NC42 here.. my favourite highlight is Blanc Type.  I definitely tend to prefer matte highlights and it's perfect, blends easily and it doesn't take much.


----------



## moondeva (Mar 3, 2010)

I am distinctly cool toned so my recs may not translate immediately to your skin but I thought I'd still add my tuppence worth incase it helps anyone reading this thread. I wear Sleek Natural Look foundation in Sepia (equivalent to MAC NW43/45).

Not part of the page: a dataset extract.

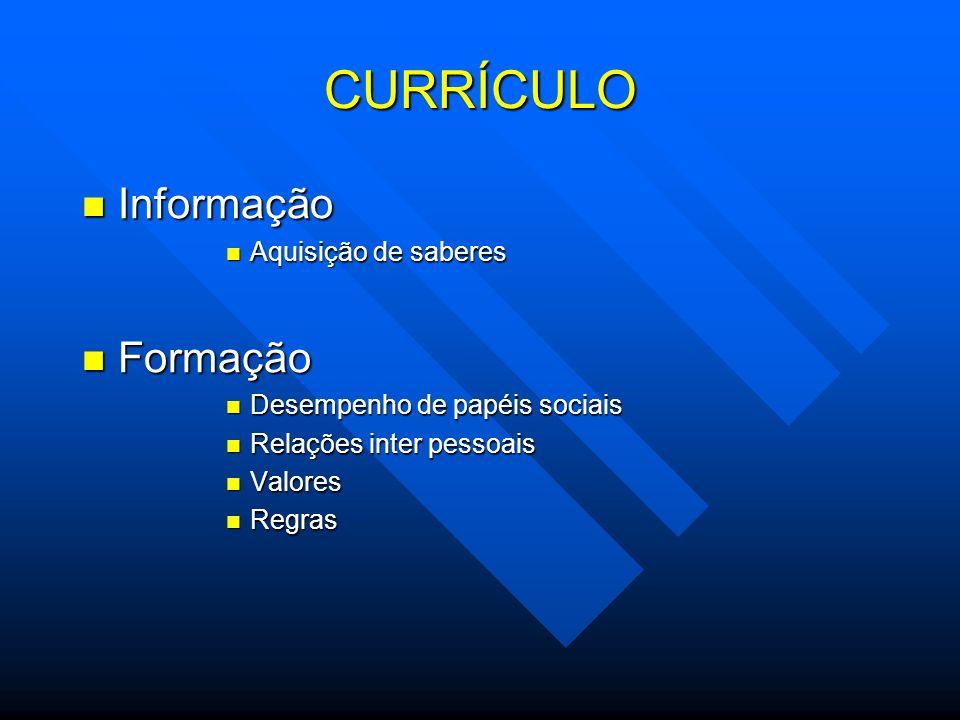 CURRÍCULO Informação Formação Aquisição de saberes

Funnily enough I use my everyday concealer (NYX concealer in a jar Nutmeg) when defining my brows and that is perfect as a natural 'lift' to that area without adding shimmer, light or 'glow'. A shade or two lighter would be just too porntastic for my taste. I truly fear the highlighter glow. 
	

	
	
		
		

		
			





If you really want to use shadows I recommend Max Factor Earth Spirits eyeshadow in Almond. This is a wonderful matte, sheer but buildable soft almond beige/brown. I think the MAC equivalent of this is Bisque (though I haven't had an opportunity to compare them as yet). MAC Blanc-type maybe a better option for your colouring though.

On the rare occasions that I do want a subtle gleam on my browbone, but still not enough to compete with the shimmer or colour on my eyelids I reach for MAC Grain. This is a subtle sleeper love for me. When I first bought it I thought I was crazy cause it didn't show up like Shroom or Ricepaper on me (Ricepaper is a little too yellow on me, though it does pop!). 

Anyway, I rediscovered it recently and love how perfectly understated it is. I can wear it day or night without looking like a wannabe pornstar at an audition. It provides a subtle, supportive glow to my brow bone completing my eye looks whilst allowing the main eye colours to shine. 

Hope that helps a little. Do let us know if and when you do find one you love.


----------



## machonesty (Mar 3, 2010)

ita arena or soba. i think both are satin finish


----------